» Exercise details: List every word that the mailing list message below sets off with asterisks for emphasis, in the order they appear.

» Excerpt:
## Begin
[Haskell-cafe] Re: [Haskell] [Fwd: undecidable & overlapping instances: a bug?]

Martin Sulzmann sulzmann at comp.nus.edu.sg
Mon Oct 22 01:09:23 EDT 2007

Mark P Jones writes:
 > Hi All,
 > Here are my responses to the recent messages, starting with some
 > summary comments:
 > - I agree with Martin that the condition I posted a few days ago is
 >    equivalent to the "*refined* weak coverage condition" in your
 >    paper.  The "refined" tag here is important---I missed it the
 >    first time and thought he was referring to the WCC at the start of
 >    Section 6.1, and I would strongly recommend against using that
 >    (unrefined) version.  I confess that I haven't read the paper
 >    carefully enough to understand why you included that first WCC at
 >    all; I don't see any reason why you would want to use that
 >    particular condition in a practical implementation, and I don't
 >    see any advantages to it from a theoretical perspective either.
 >    (Maybe you just used it as a stepping stone to help motivate the
 >    refined WCC?)

It's a stepping stone but WCC on it's own is useful to recover
termination (see the "zip" example in the paper).

 > - I believe that the refined WCC (or the CC or even the original WCC
 >    if you really want) are sufficient to ensure soundness.  I don't
 >    agree that the (B) restriction to "full" FDs is necessary.
 > - I think it is dangerous to tie up soundness with questions about
 >    termination.  The former is a semantic property while the latter
 >    has to do with computability.  Or, from a different perspective,
 >    soundness is essential, while termination/decidability is "only"
 >    desirable.  I know that others have thought more carefully than
 >    I have about conditions on the form of class and instance
 >    declarations that will guarantee decidability and I don't have
 >    much to say on that topic in what follows.  However, I will
 >    suggest that one should start by ensuring soundness and then,
 >    *separately*, consider termination.  (Of course, it's perfectly
 >    ok---just not essential---if conditions used to ensure soundness
 >    can also be used to guarantee termination.)

Well, decidability and completeness matters if we care about automatic
type inference.

Given some input program we'd like that to have a *decidable* algorithm
which computes a type for every well-typed program (*soundness*) and
yields failure if the program is ill-typed (*completeness*).

In "Simplifying and Improving Qualified Types." you give indeed
a sound, decidable and complete type inference algorithm
*if* the proof theory among constraints in some theory of qualified
types is sound, decidable and complete.

My main concern is to establish sufficient conditions such that the 
proof theory is sound, decidable and complete. That is, there's a
decidable algorithm which says yes if QT |= C1 -> C2 and otherwise no
where QT |= C1 -> C2 means that in the qualified theory QT constraint
C1 entails constraint C2.

I think that our works are fairly complementary. Or are you saying
you've already given such an algorithm (which I indeed must have

I believe that you are offended by my statement that 

 > Confluence is vital to guarantee completeness of type inference.
## End
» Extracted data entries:
## Begin
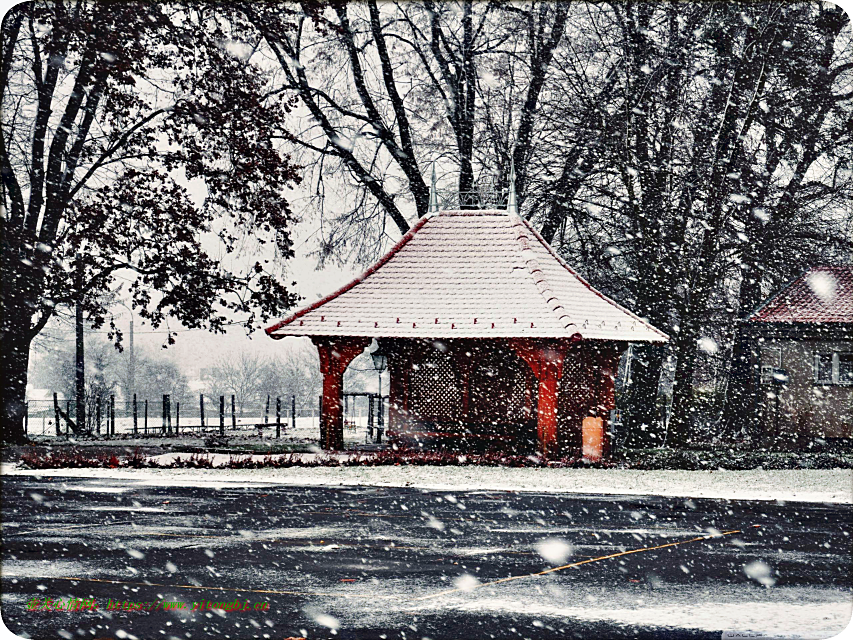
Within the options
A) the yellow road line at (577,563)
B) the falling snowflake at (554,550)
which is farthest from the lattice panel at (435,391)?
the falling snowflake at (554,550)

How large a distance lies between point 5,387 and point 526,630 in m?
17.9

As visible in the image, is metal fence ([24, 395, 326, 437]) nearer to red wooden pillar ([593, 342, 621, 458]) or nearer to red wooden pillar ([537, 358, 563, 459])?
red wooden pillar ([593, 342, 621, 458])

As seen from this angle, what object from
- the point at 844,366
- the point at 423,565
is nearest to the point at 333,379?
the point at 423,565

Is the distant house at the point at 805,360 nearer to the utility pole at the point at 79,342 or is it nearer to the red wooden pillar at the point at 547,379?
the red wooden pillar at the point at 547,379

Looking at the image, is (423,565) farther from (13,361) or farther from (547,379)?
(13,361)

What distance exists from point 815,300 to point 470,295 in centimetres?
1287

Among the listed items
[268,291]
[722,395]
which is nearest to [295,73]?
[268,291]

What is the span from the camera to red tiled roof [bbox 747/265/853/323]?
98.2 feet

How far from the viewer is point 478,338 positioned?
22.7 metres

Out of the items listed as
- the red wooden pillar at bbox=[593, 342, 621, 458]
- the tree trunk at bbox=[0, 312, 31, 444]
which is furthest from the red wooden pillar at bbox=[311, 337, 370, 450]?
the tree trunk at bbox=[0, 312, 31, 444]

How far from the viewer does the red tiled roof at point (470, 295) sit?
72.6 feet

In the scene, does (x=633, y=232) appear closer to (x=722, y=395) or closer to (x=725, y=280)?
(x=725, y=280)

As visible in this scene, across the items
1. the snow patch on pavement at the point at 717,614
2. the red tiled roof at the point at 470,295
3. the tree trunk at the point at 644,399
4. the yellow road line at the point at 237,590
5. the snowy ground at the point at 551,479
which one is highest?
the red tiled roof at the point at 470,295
## End
» Exercise response: refined, separately, decidable, soundness, completeness, if